Servicer: With respect to each Mortgage Loan, GreenPoint and any successor thereto.

        Servicer Remittance Date: With respect to each Mortgage Loan, the date set forth in the GreenPoint Servicing Agreement.

        Servicing Fee: As to any Mortgage Loan and Distribution Date, an amount equal to the product of (i) the Stated Principal Balance of such Mortgage Loan for the Distribution Date preceding such Distribution Date and (ii) the applicable Servicing Fee Rate.

        Servicing Fee Rate: As to any Mortgage Loan, a per annum rate as set forth in the Mortgage Loan Schedule.

      Startup Day: January 31, 2005.

        Stated Principal Balance: With respect to any Mortgage Loan or related REO Property and any Distribution Date, the Outstanding Principal Balance thereof as of the Cut-off Date minus the sum of (i) the principal portion of the Scheduled Payments due with respect to such Mortgage Loan during each Due Period ending prior to such Distribution Date (and irrespective of any delinquency in their payment), (ii) all Principal Prepayments with respect to such Mortgage Loan received prior to or during the related Prepayment Period, and all Liquidation Proceeds to the extent applied by the Servicer as recoveries of principal in accordance with this Agreement or the GreenPoint Servicing Agreement with respect to such Mortgage Loan, that were received by the Servicer as of the close of business on the last day of the Prepayment Period related to such Distribution Date and (iii) any Realized Losses on such Mortgage Loan incurred prior to or during the related Prepayment Period. The Stated Principal Balance of a Liquidated Mortgage Loan equals zero.

> [Exercise data]:
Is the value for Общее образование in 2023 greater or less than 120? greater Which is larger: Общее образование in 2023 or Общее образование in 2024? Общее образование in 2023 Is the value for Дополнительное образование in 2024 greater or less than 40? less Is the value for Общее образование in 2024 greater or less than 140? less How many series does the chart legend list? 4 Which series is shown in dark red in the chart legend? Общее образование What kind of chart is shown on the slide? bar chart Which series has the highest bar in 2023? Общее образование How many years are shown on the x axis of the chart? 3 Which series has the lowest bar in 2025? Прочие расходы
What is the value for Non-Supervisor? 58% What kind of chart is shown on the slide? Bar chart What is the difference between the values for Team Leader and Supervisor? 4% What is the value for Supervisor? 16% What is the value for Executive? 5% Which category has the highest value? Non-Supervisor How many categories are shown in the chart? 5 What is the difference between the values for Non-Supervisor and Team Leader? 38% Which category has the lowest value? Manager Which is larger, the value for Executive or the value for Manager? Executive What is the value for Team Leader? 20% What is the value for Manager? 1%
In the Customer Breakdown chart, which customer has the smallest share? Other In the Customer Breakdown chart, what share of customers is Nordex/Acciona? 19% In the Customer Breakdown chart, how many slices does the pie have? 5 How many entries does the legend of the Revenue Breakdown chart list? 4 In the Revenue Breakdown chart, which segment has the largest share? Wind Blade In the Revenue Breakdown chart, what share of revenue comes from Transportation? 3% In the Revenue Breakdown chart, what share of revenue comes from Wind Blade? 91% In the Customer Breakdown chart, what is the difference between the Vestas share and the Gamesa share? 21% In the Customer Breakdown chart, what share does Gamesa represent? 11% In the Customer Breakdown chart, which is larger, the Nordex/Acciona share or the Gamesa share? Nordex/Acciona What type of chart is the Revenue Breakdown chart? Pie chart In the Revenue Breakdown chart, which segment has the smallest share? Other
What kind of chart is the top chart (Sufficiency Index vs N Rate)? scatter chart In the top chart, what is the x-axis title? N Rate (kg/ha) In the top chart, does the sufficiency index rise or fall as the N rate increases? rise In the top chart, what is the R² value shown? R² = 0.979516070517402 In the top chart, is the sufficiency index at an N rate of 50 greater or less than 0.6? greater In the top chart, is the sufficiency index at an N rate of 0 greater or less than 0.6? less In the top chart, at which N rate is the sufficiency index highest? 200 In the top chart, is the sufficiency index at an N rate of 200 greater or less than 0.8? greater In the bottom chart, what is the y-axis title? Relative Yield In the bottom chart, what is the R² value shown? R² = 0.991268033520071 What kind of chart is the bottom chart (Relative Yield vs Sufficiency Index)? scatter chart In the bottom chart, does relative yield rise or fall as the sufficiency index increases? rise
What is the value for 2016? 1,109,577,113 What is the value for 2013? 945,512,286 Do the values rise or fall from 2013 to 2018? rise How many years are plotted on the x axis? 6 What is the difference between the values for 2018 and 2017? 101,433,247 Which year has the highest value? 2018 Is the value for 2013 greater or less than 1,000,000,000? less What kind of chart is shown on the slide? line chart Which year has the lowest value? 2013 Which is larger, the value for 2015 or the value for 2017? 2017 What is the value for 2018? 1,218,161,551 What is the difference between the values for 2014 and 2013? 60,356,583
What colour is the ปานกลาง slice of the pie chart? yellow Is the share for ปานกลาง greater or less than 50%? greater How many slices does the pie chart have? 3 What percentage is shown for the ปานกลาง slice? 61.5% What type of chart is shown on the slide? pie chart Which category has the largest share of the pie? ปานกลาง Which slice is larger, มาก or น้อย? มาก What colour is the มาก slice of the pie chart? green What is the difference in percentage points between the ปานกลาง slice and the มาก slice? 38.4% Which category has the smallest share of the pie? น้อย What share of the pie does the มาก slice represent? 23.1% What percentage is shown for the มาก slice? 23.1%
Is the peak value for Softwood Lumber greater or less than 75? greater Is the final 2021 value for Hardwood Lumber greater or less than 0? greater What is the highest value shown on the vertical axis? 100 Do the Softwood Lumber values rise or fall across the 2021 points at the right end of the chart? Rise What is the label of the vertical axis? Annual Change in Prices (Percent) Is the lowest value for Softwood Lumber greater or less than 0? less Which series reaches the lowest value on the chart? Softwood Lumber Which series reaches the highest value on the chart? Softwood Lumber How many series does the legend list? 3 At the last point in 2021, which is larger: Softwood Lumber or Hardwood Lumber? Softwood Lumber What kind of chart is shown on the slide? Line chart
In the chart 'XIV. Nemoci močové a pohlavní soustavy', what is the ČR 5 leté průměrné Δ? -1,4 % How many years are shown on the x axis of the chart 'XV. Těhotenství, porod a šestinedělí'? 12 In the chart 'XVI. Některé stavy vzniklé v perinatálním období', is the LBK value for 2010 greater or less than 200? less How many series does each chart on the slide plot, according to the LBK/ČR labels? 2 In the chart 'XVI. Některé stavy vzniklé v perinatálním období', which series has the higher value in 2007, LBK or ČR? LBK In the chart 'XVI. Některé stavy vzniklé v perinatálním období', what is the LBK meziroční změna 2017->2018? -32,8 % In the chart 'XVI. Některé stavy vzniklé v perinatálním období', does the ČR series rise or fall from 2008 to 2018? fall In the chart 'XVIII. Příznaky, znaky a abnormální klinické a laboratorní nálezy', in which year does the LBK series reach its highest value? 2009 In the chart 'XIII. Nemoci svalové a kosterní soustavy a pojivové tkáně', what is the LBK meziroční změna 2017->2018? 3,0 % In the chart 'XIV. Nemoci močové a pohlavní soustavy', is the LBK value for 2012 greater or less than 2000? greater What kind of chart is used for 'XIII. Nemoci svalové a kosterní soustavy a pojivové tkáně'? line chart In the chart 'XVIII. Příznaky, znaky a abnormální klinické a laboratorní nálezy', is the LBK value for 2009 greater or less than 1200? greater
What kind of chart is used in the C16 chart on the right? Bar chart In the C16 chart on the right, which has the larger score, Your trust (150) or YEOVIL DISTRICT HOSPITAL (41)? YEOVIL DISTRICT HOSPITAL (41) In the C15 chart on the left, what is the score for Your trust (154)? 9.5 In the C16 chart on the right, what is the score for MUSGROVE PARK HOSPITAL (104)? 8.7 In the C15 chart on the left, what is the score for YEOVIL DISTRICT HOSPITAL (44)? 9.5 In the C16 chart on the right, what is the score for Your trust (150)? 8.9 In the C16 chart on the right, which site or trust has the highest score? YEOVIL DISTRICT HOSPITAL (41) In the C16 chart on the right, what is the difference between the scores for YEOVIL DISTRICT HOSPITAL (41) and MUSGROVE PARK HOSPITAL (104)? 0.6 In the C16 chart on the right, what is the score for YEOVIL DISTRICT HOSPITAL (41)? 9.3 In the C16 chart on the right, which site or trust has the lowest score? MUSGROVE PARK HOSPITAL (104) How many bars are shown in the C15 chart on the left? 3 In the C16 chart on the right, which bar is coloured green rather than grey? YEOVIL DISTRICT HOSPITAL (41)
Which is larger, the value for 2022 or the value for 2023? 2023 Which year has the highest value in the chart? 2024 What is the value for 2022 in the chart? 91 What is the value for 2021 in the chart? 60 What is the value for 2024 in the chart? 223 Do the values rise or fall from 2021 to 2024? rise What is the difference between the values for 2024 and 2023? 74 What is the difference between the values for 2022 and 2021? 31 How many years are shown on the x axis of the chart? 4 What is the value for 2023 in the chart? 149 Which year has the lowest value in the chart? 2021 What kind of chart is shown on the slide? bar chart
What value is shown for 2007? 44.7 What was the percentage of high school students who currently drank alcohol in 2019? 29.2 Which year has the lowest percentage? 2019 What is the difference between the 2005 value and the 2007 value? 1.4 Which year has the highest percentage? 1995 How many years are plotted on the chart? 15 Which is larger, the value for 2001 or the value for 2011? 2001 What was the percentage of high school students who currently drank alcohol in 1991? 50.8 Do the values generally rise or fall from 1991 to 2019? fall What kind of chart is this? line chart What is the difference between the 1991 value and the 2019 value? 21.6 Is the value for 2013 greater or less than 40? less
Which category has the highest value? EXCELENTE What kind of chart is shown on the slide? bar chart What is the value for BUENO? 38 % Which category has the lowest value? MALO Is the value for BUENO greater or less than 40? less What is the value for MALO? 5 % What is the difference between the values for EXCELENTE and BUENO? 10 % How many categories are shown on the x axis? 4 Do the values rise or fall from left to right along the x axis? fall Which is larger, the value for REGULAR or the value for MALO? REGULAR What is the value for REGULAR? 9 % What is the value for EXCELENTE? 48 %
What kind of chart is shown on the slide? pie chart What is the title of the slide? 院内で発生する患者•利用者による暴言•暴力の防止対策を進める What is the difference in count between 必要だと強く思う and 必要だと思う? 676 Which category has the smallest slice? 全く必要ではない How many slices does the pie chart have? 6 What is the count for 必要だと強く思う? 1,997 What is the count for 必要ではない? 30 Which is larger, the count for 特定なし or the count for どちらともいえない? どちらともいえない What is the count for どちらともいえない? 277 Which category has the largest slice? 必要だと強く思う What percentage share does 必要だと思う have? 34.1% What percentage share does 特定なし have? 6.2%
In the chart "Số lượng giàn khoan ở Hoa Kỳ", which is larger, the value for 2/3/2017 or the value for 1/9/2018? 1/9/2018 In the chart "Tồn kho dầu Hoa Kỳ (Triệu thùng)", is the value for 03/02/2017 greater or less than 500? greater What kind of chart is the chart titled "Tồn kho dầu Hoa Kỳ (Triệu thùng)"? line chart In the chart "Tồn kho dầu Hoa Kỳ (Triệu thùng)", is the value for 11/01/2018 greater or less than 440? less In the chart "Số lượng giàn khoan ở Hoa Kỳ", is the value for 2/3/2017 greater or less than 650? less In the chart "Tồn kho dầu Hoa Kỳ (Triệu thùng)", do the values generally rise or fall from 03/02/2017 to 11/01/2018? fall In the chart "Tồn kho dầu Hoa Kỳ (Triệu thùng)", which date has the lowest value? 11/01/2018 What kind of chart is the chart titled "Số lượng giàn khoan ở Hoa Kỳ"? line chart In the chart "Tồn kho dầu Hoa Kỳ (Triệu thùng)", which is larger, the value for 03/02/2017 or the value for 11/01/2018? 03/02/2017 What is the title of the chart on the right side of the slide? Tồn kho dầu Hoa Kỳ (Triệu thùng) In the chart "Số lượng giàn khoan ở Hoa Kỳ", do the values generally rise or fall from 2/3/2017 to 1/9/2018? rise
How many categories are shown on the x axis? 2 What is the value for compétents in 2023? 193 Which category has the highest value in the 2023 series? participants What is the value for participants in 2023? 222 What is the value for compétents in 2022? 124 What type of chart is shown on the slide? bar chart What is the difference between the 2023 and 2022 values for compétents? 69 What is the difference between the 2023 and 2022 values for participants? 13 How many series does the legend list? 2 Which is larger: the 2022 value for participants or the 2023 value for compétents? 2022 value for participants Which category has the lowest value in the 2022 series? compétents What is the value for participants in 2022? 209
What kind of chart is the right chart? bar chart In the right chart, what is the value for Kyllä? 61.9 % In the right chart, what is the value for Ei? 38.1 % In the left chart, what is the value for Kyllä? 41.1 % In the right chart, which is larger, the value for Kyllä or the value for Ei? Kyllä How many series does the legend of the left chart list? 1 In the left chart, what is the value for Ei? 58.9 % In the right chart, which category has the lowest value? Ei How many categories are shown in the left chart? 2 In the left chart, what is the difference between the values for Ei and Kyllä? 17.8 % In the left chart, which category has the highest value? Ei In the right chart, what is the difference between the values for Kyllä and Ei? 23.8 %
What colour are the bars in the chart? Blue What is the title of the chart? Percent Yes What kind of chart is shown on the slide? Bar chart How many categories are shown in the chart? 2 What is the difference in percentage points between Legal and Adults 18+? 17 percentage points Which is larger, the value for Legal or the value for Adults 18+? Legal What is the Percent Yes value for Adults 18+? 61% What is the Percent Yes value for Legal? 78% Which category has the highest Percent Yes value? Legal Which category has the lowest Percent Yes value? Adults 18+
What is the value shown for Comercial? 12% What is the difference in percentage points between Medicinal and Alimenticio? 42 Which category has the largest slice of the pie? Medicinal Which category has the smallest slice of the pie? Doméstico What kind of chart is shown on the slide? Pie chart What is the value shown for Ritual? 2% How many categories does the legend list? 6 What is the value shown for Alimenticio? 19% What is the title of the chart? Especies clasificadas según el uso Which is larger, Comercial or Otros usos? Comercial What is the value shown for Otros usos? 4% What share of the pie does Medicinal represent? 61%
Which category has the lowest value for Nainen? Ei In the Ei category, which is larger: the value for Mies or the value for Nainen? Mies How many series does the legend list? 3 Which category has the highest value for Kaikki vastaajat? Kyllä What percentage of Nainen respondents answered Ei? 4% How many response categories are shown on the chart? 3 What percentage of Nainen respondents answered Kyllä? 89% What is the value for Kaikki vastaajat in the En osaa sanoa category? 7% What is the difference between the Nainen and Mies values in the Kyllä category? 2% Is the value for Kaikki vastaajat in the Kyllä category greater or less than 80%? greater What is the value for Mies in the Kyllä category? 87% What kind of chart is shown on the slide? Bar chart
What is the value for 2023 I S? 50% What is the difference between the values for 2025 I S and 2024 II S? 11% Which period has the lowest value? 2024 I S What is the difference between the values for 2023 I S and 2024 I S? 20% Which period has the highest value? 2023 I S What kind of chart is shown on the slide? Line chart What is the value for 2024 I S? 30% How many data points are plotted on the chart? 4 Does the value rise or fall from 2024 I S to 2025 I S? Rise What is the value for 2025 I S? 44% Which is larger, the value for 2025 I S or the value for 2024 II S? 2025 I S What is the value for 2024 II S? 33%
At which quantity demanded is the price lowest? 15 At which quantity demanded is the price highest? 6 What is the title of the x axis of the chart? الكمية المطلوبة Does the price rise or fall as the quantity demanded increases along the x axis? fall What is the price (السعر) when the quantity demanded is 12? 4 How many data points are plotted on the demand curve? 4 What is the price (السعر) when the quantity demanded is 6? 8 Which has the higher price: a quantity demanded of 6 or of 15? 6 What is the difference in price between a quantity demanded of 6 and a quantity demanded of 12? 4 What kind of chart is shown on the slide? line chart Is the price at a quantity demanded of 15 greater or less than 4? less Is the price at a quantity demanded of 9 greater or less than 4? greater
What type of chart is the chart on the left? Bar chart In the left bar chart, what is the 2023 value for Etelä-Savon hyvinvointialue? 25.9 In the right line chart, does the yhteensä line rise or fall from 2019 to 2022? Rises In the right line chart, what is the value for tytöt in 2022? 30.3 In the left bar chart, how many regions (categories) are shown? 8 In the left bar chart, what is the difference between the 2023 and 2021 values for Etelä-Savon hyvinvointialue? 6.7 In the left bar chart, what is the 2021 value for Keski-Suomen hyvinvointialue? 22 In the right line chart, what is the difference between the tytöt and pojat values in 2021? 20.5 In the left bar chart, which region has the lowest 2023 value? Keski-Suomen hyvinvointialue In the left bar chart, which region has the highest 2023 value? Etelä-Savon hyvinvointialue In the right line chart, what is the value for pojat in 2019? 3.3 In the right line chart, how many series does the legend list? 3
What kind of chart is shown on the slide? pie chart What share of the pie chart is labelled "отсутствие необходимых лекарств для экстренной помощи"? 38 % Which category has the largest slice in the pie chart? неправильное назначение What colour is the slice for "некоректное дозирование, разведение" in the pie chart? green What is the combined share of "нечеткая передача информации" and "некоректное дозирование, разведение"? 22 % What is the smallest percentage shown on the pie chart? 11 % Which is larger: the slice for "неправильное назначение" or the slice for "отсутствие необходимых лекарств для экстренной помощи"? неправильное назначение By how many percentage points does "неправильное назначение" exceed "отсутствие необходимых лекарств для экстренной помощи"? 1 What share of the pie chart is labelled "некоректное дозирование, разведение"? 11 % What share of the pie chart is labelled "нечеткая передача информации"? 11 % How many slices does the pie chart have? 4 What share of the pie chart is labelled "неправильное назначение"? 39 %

> [Task goal]: According to the mortgage loan definitions, what is the Startup Day? This data has no connection to the text.

> [Exercise solution]: January 31, 2005.